(Data shown Opens)
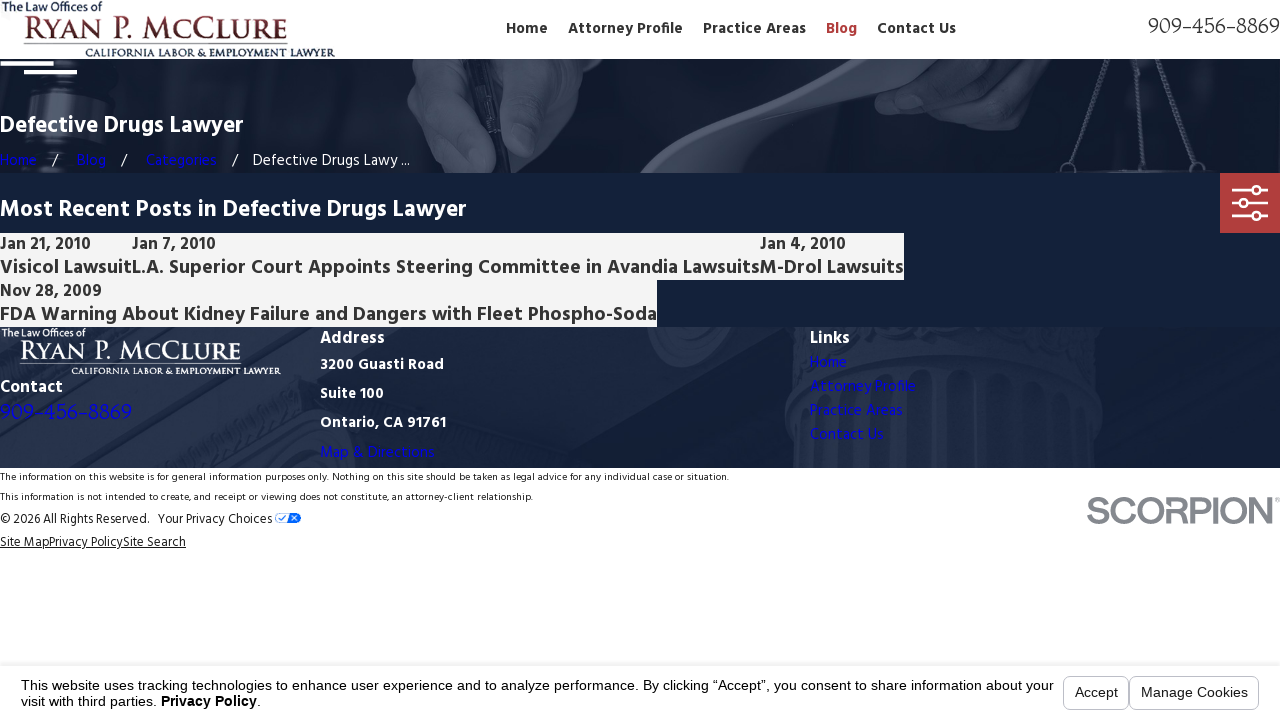

--- FILE ---
content_type: text/html; charset=utf-8
request_url: https://www.rpmlawyer.com/sa.svc
body_size: 165
content:
<html><head><title>Request Rejected</title></head><body>The requested URL was rejected. Please consult with your administrator.<br><br>Your support ID is: 7476670395626481876<br><br><a href='javascript:history.back();'>[Go Back]</a></body></html>

--- FILE ---
content_type: image/svg+xml; charset=utf-8
request_url: https://www.rpmlawyer.com/cms/svg/site/k0owzsp1rvx.24.2601151747228.svg
body_size: 2948
content:
<?xml version="1.0" encoding="UTF-8" standalone="no"?>
<svg xmlns="http://www.w3.org/2000/svg" viewBox="0 0 24 24">
<style>
	g path { stroke: none; }
	g.root { display: none; }
	g.root:target { display: inline; }
	g line { stroke: black; }
	g circle { stroke: black; }
	g polyline { stroke: black; }
</style>
<g class="root" id="arrow_down" data-name="arrow down">
	<path d="M13.006 18.316l10.823-10.823a1.217 1.217 0 0 0-1.668-1.668l-10.006 10.006l-10.006-10.006A1.234 1.234 5.402 0 0 0.399 5.642a1.201 1.201 0 0 0-0.117 1.668A0.384 0.384 5.402 0 0 0.399 7.476L11.289 18.316a1.234 1.234 0 0 0 1.668 0Z" />
</g>
<g class="root" id="arrow_left" data-name="arrow-left">
	<path d="M4.82 12.12c0 0.24 0.24 0.48 0.36 0.72L16.69 23.52c0.24 0.36 0.6 0.48 0.96 0.48 0.48 0 0.84-0.12 1.08-0.36 0.48-0.36 0.6-1.2 0.24-1.68 0-0.12-0.12-0.12-0.24-0.24L8.18 12L18.74 2.16c0.48-0.36 0.6-1.2 0.24-1.68 0-0.12-0.12-0.12-0.24-0.24-0.24-0.12-0.6-0.24-1.08-0.24-0.36 0-0.72 0.12-0.96 0.48L5.18 11.16c-0.24 0.24-0.36 0.6-0.36 0.96h0Z" />
</g>
<g class="root" id="arrow_right" data-name="arrow-right">
	<path id="np_arrow_2284437_000000" class="st0" d="M19.184 11.88c0-0.24-0.24-0.48-0.36-0.72L7.305 0.48C7.065 0.12 6.704 0 6.344 0C5.865 0 5.504 0.12 5.264 0.36c-0.48 0.36-0.6 1.2-0.24 1.68c0 0.12 0.12 0.12 0.24 0.24L15.824 12l-10.56 9.84c-0.48 0.36-0.6 1.2-0.24 1.68c0 0.12 0.12 0.12 0.24 0.24C5.504 23.88 5.865 24 6.344 24c0.36 0 0.72-0.12 0.96-0.48l11.52-10.68C19.064 12.6 19.184 12.24 19.184 11.88L19.184 11.88z" />
</g>
<g class="root" id="blog_menu" data-name="blog menu">
	<path d="M16.285 0.001a3.434 3.434 0 0 0-3.304 2.571H0V4.286H12.981a3.409 3.409 0 0 0 6.609 0H24V2.572H19.59A3.434 3.434-1.715 0 0 16.285 0.001Zm0 1.714a1.714 1.714 0 1 1-1.714 1.714A1.702 1.702-1.715 0 1 16.285 1.715ZM7.714 8.572a3.434 3.434 0 0 0-3.304 2.571H0v1.714H4.41a3.409 3.409 0 0 0 6.609 0H24V11.143H11.018A3.434 3.434-1.715 0 0 7.714 8.572Zm0 1.714a1.714 1.714 0 1 1-1.714 1.714A1.702 1.702-1.715 0 1 7.714 10.286Zm8.571 6.857a3.434 3.434 0 0 0-3.304 2.571H0v1.714H12.981a3.409 3.409 0 0 0 6.609 0H24V19.715H19.59A3.434 3.434-1.715 0 0 16.285 17.143Zm0 1.714a1.714 1.714 0 1 1-1.714 1.714A1.702 1.702-1.715 0 1 16.285 18.858Z" />
</g>
<g class="root" id="btn_v2_icon" data-name="btn v2 icon">
	<path d="M0.294 11.149a1.292 1.292 0 0 0-0.293 0.855a1.38 1.38 0 0 0 0.293 0.877a0.95 0.95 0 0 0 0.731 0.35h19.481l-5.579 6.689a1.292 1.292 0 0 0-0.292 0.855a1.38 1.38 0 0 0 0.292 0.877a0.95 0.95 0 0 0 0.731 0.35a0.897 0.897 0 0 0 0.713-0.35l7.317-8.774a1.328 1.328 0 0 0 0.311-0.877a1.244 1.244 0 0 0-0.311-0.855l-7.317-8.774a0.88 0.88 0 0 0-0.713-0.373a0.929 0.929 0 0 0-0.731 0.373a1.292 1.292 0 0 0-0.292 0.855a1.38 1.38 0 0 0 0.292 0.877l5.579 6.667H1.025a0.929 0.929 0 0 0-0.731 0.373Z" />
</g>
<g class="root" id="close" data-name="close">
	<path d="M1.285 0.002A1.498 1.498 0.012 0 0 0.012 1.5a1.498 1.498 0 0 0 0.434 0.884L10.019 11.986L0.447 21.604a1.408 1.408 0 0 0 0 1.992a1.393 1.393 0 0 0 1.962 0L11.996 14.009l9.572 9.587a1.498 1.498 0 0 0 2.007 0a1.408 1.408 0 0 0 0-1.992L14.034 11.986l9.587-9.587A1.423 1.423 0.012 0 0 21.614 0.437L11.996 10.009L2.454 0.437A1.588 1.588 0.012 0 0 1.285 0.002Z" />
</g>
<g class="root" id="flair" data-name="flair">
	<path class="st0" d="M24 14.016H7.392V12.672h16.608V14.016zM16.608 9.984H0v1.344h16.608V9.984z" />
</g>
<g class="root" id="menu" data-name="menu">
	<path d="M0 2.634v2.927H24v-2.927Zm0 7.902v2.927H24V10.537Zm0 7.902v2.927H24v-2.927Z" />
</g>
<g class="root" id="phone" data-name="phone">
	<path d="M6.407 0.948L8.464 5.07a1.715 1.715 0 0 1-0.322 1.98c-0.56 0.56-1.208 1.208-1.664 1.673a1.709 1.709 0 0 0-0.295 2.01l0.013 0.023a20.558 20.558 0 0 0 3.12 3.952a20.6 20.6 0 0 0 3.926 3.108l0.026 0.016a1.713 1.713 0 0 0 2.014-0.304l1.667-1.667a1.715 1.715 0 0 1 1.98-0.322l4.121 2.06a1.715 1.715 0 0 1 0.948 1.533V22.282A1.712 1.712-7.494 0 1 21.83 23.938a32.41 32.41 0 0 1-13.996-7.764A32.422 32.422-7.494 0 1 0.065 2.173A1.712 1.712-7.494 0 1 1.722 0h3.152a1.715 1.715 0 0 1 1.533 0.948Z" />
</g>
<g class="root" id="plus" data-name="plus">
	<path d="M0.215 11.264c-0.323 0.44-0.279 1.056 0.117 1.437 0.198 0.154 0.432 0.235 0.682 0.235l9.94 0.015l0.022 9.947c0 0.572 0.462 1.034 1.034 1.034h0c0.557 0 1.012-0.454 1.019-1.019V12.971H22.959c0.564-0.022 1.012-0.469 1.041-1.034 0-0.572-0.462-1.034-1.034-1.034h0l-9.932-0.037V0.928c-0.103-0.564-0.645-0.946-1.209-0.843-0.44 0.081-0.777 0.425-0.843 0.865l-0.022 9.947l-9.91-0.015c-0.315 0.007-0.616 0.147-0.828 0.381Z" />
</g>
<g class="root" id="review" data-name="review">
	<path d="M24 2.675H0v15.727H14.986l2.632 2.922v-2.922h6.38Zm-14.961 9.34h-2.661v-2.953h2.661Zm4.292 0h-2.661v-2.953h2.661Zm4.292 0h-2.661v-2.953h2.661Z" />
</g>
<g class="root" id="scroll_left" data-name="scroll-left">
	<path d="M24 24V0H0V24H24ZM6.365 11.578h0l3.528-4.229c0.082-0.106 0.211-0.168 0.346-0.168 0.134 0 0.264 0.062 0.35 0.168 0.096 0.12 0.144 0.269 0.139 0.422 0 0.149-0.048 0.298-0.139 0.413l-2.688 3.226h9.394c0.134 0 0.264 0.062 0.35 0.168 0.096 0.12 0.144 0.269 0.144 0.422 0 0.149-0.048 0.298-0.144 0.413-0.082 0.11-0.211 0.178-0.35 0.182H7.901l2.688 3.216c0.096 0.12 0.144 0.269 0.139 0.422 0 0.149-0.048 0.298-0.139 0.413-0.082 0.11-0.211 0.178-0.35 0.182-0.139 0-0.264-0.067-0.346-0.182l-3.528-4.229c-0.101-0.115-0.154-0.259-0.149-0.413 0-0.154 0.053-0.307 0.149-0.422Z" />
</g>
<g class="root" id="scroll_right" data-name="scroll-right">
	<path d="M0 0V24H24V0ZM17.635 12.423h0l-3.527 4.23a0.432 0.432 0 0 1-0.344 0.169a0.457 0.457 0 0 1-0.352-0.169a0.666 0.666 0 0 1-0.141-0.422a0.624 0.624 0 0 1 0.141-0.413l2.688-3.225H6.708a0.457 0.457 0 0 1-0.351-0.169a0.668 0.668 0 0 1-0.144-0.422a0.624 0.624 0 0 1 0.144-0.413a0.447 0.447 0 0 1 0.351-0.18H16.099l-2.688-3.216a0.66 0.66 0 0 1-0.14-0.422a0.624 0.624 0 0 1 0.14-0.413a0.447 0.447 0 0 1 0.351-0.18a0.423 0.423 0 0 1 0.344 0.18l3.528 4.23a0.603 0.603 0 0 1 0.15 0.413A0.643 0.643 0 0 1 17.635 12.423Z" />
</g>
<g class="root" id="search" data-name="search">
	<path d="M2.771 8.945a6.153 6.153 0 1 1 1.802 4.376A5.954 5.954-858.836 0 1 2.771 8.945Zm13.317 6.177l-0.384-0.384a8.546 8.546 0 0 0 2.124-5.792a8.69 8.69 0 0 0-2.574-6.338a8.524 8.524 0 0 0-6.306-2.606a8.9 8.9 0 0 0-8.947 8.945a8.521 8.521 0 0 0 2.607 6.306a8.681 8.681 0 0 0 6.338 2.574a8.546 8.546 0 0 0 5.792-2.123l0.384 0.384v1.094l6.818 6.818l2.06-2.06l-6.818-6.818Z" />
</g>
<g class="root" id="side_nav_arrow" data-name="side-nav-arrow">
	<path d="M11.995 24c0.204-0.011 0.397-0.097 0.547-0.225l6.802-6.394c0.322-0.3 0.333-0.805 0.032-1.127-0.311-0.311-0.805-0.322-1.127-0.032l-5.45 5.139V0.805c0-0.44-0.354-0.805-0.805-0.805s-0.805 0.354-0.805 0.805V21.35L5.751 16.211c-0.333-0.29-0.815-0.268-1.127 0.032-0.3 0.322-0.29 0.826 0.032 1.127l6.791 6.394c0.139 0.15 0.343 0.236 0.547 0.225h0Z" />
</g>
</svg>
(Data shown Closes)
| Instructions for the task |
Scan the lines above for "black", then copy every one that has it.

| Solution |
	g line { stroke: black; }
	g circle { stroke: black; }
	g polyline { stroke: black; }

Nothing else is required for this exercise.